Most BNPL programs do not perform hard credit pulls. First, the BNPL company may run a “soft” credit check to make sure you don’t have a bad payment history. However, soft credit checks do not directly affect your credit score.
That being said, BNPL can affect your credit.
If you repeatedly miss scheduled payments or have your debts sent to a collection agency in arrears, the BNPL program will place a negative mark on your credit report, potentially worsening your score for months or years to come. there is.
Another drawback of the BNPL program is that it never positively impacts your credit. You can make all your payments on time, but they won’t show up on your credit report. Personal loans have distinct advantages in this area.
What is the best alternative to BNPL?
The best alternative to BNPL is to use a layaway program. Many stores offer to hold items while customers gradually reduce their payments. This way, by the time you receive your item, your payment has already been made.

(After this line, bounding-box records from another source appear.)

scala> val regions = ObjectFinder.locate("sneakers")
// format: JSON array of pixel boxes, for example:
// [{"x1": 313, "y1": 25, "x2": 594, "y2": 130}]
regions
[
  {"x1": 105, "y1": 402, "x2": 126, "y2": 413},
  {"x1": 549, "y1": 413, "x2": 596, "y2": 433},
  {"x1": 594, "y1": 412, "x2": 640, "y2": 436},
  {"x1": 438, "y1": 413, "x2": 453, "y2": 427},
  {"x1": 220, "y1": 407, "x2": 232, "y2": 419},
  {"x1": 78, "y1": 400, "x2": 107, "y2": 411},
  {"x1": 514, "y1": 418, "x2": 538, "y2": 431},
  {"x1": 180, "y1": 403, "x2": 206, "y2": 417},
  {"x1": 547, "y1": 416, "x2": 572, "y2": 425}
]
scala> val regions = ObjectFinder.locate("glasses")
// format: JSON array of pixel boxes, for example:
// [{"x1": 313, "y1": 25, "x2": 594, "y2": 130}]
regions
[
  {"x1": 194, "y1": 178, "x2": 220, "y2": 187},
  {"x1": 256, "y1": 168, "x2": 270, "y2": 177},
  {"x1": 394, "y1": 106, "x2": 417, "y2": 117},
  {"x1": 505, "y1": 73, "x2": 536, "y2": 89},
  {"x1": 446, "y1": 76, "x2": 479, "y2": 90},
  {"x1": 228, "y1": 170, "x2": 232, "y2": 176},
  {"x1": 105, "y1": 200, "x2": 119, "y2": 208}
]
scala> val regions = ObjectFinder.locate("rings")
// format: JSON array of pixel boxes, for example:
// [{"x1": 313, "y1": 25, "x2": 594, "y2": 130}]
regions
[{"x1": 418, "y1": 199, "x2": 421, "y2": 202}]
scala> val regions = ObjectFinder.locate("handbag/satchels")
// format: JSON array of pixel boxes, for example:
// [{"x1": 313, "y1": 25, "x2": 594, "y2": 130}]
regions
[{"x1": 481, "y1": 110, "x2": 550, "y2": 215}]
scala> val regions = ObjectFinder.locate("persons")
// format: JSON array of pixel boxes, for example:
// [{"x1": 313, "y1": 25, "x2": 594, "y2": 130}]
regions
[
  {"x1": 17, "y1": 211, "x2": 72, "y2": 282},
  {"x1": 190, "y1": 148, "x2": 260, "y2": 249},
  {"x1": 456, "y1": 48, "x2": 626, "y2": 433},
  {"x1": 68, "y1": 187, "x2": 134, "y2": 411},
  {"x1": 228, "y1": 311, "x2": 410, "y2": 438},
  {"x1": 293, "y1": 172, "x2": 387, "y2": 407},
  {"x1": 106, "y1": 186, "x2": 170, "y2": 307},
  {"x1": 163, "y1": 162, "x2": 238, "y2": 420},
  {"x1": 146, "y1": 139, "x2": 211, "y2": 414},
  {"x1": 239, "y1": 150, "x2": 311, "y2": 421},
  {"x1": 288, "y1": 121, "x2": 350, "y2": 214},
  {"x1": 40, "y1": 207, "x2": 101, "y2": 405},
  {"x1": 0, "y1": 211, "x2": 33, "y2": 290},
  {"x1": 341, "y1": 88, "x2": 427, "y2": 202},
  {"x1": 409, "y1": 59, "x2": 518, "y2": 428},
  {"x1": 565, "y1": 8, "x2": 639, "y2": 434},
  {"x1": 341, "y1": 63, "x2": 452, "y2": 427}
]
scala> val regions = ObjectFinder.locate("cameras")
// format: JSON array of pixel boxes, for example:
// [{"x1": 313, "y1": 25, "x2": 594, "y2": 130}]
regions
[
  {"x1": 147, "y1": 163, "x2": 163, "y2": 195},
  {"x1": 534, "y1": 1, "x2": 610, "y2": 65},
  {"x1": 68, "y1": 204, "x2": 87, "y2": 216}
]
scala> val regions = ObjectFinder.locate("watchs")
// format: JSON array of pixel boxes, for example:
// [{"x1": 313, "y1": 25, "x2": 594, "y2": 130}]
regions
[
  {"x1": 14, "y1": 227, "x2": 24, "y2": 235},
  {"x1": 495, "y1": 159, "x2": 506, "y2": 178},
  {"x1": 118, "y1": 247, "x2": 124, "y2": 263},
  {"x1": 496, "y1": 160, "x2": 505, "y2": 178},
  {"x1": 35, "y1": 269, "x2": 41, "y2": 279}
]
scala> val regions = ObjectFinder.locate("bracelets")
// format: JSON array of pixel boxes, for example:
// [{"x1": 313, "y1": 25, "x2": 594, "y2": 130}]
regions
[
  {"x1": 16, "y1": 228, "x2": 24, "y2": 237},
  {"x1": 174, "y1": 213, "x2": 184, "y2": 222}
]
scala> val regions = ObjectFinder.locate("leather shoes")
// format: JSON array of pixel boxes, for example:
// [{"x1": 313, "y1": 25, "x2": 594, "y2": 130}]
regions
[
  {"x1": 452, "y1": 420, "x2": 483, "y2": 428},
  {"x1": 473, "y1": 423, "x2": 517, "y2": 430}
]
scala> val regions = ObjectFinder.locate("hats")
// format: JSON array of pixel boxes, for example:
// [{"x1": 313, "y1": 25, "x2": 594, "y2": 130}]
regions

We also recommend building an emergency savings fund. That way, you won’t have to worry about financing with credit cards or his BNPL program to cover the cost of unexpected items.
Tired of living check to check? Keep reading for my step-by-step guide to building a strong financial foundation for yourself.
Christopher Liew is a CFA certified and former financial advisor. He writes personal finance tips for thousands of Canadian daily readers on his Wealth Awesome website.